Probably the most well-know survey is Kepler; it's the instrument that found the most planets until now. However, it looked at a very limited area of the sky. You can see it on the left side of the map where the large number of black dots are.
CoRoT was another space-based mission which was very successful; however, it did not nearly find as many exoplanets as Kepler. Its observing strategy was a bit different. CoRoT did not stare at one area in the sky all the time but switched its field of view every half year. One time it looked in the direction of the center of the Milky Way, which are the purple squares on the left side, and the next time it looked at an area in the opposite direction. These so-called 'anti-center' runs can be seen in the center of the map.
Also very successful is WASP. The nice thing about this survey is that (1) it observes from the ground and (2) it looks (almost) everywhere in the sky. The 104 planets I got from exoplanet.eu (including SuperWASP) are really quite a number.

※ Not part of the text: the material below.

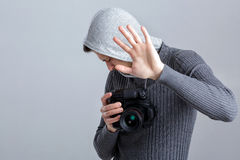 Scared photographer with DSLR digital camera photographer closes. Young scared photographer in shirt with DSLR digital camera photographer closes by hand on grey Royalty Free Stock Photography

There are lots of different missions listed in the legend of the map and I do not want to go into detail on everyone of them. It is not a complete list of programs but rather what I could made out of the information provided by exoplanet.eu. Unfortunately, it is kinda hard to find which planet was detected by which survey because this is not listed there. So the host stars (and planets) I plot here are named after the program they were found with - and this way I could plot them. However, this is not true for every planet found and also not true for every survey.
This is especially disappointing for the planets found with the RV method. I would have liked to plot all the RV planets coming from, e.g., HARPS, which is an amazingly successful instrument, but I could not easily collect the necessary information. The host stars usually keep their name because they are bright, well-known objects (with HD or HR numbers). So it's not possible for me to get the survey from the name alone.
After all, this map is supposed to give an impression of which transit surveys there are and how they observe. It's not meant to be complete. Furthermore, the detection method listed in the database is not always 'transit'. This is because some systems are re-observed in RV to get the mass of the planet. Others, e.g., OGLE are no transit survey, although they do observe light curves. It can by chance also find transits but OGLE is actually looking for the signatures of microlensing events.